All of the data should be output character for character, except the pictures.

## Task data
——————

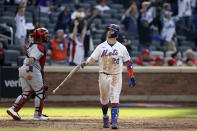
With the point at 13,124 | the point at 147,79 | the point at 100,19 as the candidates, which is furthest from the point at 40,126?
the point at 100,19

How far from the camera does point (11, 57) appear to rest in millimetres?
18734

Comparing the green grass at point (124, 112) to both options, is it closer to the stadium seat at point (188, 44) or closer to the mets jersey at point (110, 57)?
the mets jersey at point (110, 57)

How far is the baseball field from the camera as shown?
11.1m

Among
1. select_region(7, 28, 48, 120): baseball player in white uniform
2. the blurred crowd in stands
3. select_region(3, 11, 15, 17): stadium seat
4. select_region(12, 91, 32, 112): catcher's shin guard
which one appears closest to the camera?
select_region(7, 28, 48, 120): baseball player in white uniform

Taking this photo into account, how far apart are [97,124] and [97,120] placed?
969 millimetres

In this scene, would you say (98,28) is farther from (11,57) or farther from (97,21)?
(11,57)

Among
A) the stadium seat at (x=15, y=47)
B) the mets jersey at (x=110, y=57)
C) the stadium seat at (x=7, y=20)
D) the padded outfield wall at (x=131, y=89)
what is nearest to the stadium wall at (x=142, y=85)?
the padded outfield wall at (x=131, y=89)

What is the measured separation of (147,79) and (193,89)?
1.59 meters

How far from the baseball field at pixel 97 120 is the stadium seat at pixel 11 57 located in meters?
2.98

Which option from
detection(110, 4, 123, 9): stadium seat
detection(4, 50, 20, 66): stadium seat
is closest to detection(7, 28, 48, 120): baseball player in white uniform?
detection(4, 50, 20, 66): stadium seat

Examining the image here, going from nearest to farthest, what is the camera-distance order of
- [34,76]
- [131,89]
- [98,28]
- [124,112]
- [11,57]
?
1. [34,76]
2. [124,112]
3. [131,89]
4. [11,57]
5. [98,28]

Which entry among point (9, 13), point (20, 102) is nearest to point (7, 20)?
point (9, 13)

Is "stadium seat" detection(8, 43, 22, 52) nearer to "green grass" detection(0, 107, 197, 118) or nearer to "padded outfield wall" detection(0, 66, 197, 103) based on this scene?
"padded outfield wall" detection(0, 66, 197, 103)

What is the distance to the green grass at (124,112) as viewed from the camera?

——————

## Completed task
With the point at 13,124 | the point at 147,79 | the point at 100,19 as the candidates, which is furthest from the point at 40,126?
the point at 100,19

How far from the camera does point (11, 57) appear to rest in millimetres?
18734

Comparing the green grass at point (124, 112) to both options, is it closer to the stadium seat at point (188, 44) or closer to the mets jersey at point (110, 57)?
the mets jersey at point (110, 57)

How far is the baseball field from the camera as shown?
11.1m

Among
1. select_region(7, 28, 48, 120): baseball player in white uniform
2. the blurred crowd in stands
3. select_region(3, 11, 15, 17): stadium seat
4. select_region(12, 91, 32, 112): catcher's shin guard
which one appears closest to the camera?
select_region(7, 28, 48, 120): baseball player in white uniform

Taking this photo into account, how far apart are [97,124] and [97,120] placed?
969 millimetres

In this scene, would you say (98,28) is farther from (11,57) or farther from (97,21)?
(11,57)

Among
A) the stadium seat at (x=15, y=47)
B) the mets jersey at (x=110, y=57)
C) the stadium seat at (x=7, y=20)
D) the padded outfield wall at (x=131, y=89)
what is nearest to the stadium wall at (x=142, y=85)?
the padded outfield wall at (x=131, y=89)

What is the measured separation of (147,79) and (193,89)?
1.59 meters

How far from the baseball field at pixel 97 120 is the stadium seat at pixel 11 57 located in meters?
2.98

Which option from
detection(110, 4, 123, 9): stadium seat
detection(4, 50, 20, 66): stadium seat
is closest to detection(7, 28, 48, 120): baseball player in white uniform?
detection(4, 50, 20, 66): stadium seat

Examining the image here, going from nearest to farthest, what is the camera-distance order of
- [34,76]
- [131,89]
- [98,28]
- [124,112]
- [11,57]
?
1. [34,76]
2. [124,112]
3. [131,89]
4. [11,57]
5. [98,28]

Which entry among point (9, 13), point (20, 102) is nearest to point (7, 20)?
point (9, 13)

Is "stadium seat" detection(8, 43, 22, 52) nearer to "green grass" detection(0, 107, 197, 118) or nearer to "padded outfield wall" detection(0, 66, 197, 103) based on this scene?
"padded outfield wall" detection(0, 66, 197, 103)

What is the distance to the green grass at (124,112) as viewed from the camera?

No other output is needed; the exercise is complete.